Wilhelm Wien, in full Wilhelm Carl Werner Otto Fritz Franz Wien, (born January 13, 1864, Gaffken, Prussia [now Parusnoye, Russia]—died August 30, 1928, Munich, Germany), German physicist who received the Nobel Prize for Physics in 1911 for his displacement law concerning the radiation emitted by the perfectly efficient blackbody (a surface that absorbs all radiant energy falling on it).

Wien obtained his doctorate at the University of Berlin in 1886 and soon began to work on the problem of radiation. Although the radiation emitted from a blackbody is distributed over a wide range of wavelengths, there is an intermediate wavelength at which the radiation reaches a maximum. In 1893 Wien stated in his law that this maximum wavelength is inversely proportional to the absolute temperature of the body. Because the accuracy of Wien’s law declined for longer wavelengths, Max Planck was led to further investigations culminating in his quantum theory of radiation.

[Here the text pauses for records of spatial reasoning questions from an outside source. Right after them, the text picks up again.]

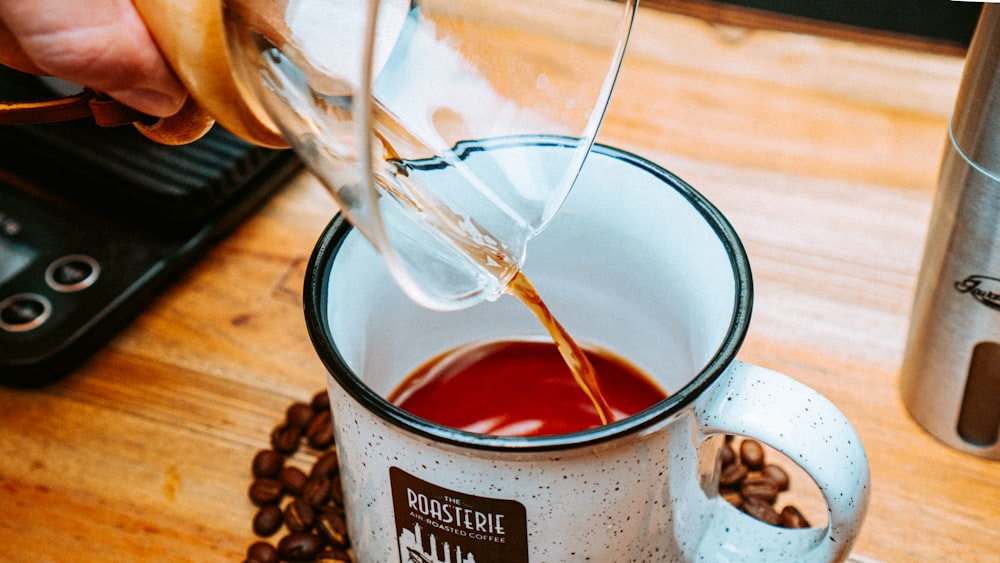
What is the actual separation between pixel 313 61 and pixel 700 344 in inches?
10.0

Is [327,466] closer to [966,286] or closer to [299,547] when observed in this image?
[299,547]

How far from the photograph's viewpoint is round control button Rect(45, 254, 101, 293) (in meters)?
0.77

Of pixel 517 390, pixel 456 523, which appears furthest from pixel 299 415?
pixel 456 523

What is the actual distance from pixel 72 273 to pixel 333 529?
313 mm

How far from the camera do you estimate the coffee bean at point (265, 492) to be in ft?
2.15

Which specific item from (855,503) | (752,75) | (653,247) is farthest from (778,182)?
(855,503)

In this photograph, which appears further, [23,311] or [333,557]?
[23,311]

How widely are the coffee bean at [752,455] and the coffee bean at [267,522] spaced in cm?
31

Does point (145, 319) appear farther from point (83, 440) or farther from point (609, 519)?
point (609, 519)

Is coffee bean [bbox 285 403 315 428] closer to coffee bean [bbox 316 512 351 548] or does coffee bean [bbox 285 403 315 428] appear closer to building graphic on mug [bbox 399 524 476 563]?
coffee bean [bbox 316 512 351 548]

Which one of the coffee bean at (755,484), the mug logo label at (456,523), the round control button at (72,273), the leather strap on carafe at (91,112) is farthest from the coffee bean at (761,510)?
the round control button at (72,273)

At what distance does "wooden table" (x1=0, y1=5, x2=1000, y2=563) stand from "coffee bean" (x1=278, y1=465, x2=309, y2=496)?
0.03 meters

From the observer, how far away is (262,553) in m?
0.61

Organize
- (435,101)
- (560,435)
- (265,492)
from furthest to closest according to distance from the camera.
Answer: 1. (265,492)
2. (435,101)
3. (560,435)
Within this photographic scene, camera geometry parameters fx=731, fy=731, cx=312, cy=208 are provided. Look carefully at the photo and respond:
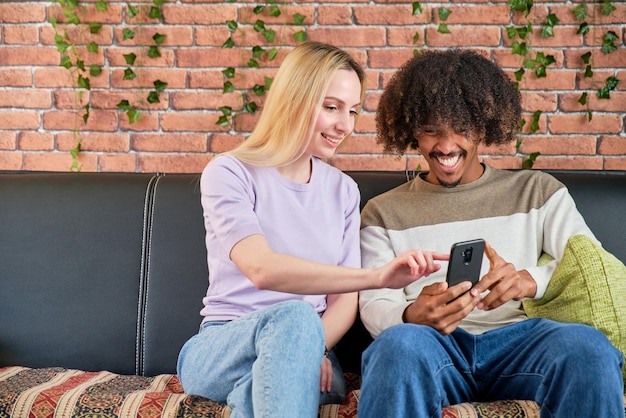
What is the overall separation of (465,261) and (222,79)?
134cm

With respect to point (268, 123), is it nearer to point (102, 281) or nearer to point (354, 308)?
point (354, 308)

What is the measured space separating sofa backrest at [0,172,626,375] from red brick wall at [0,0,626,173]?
36cm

Wien was appointed professor of physics at the University of Giessen in 1899 and at the University of Munich in 1920. He also made contributions in the study of cathode rays (electron beams), X rays, and canal rays (positively charged atomic beams). His autobiography was published under the title ‘Aus dem Leben und Wirken eines Physikers’ (1930; “From the Life and Work of a Physicist”).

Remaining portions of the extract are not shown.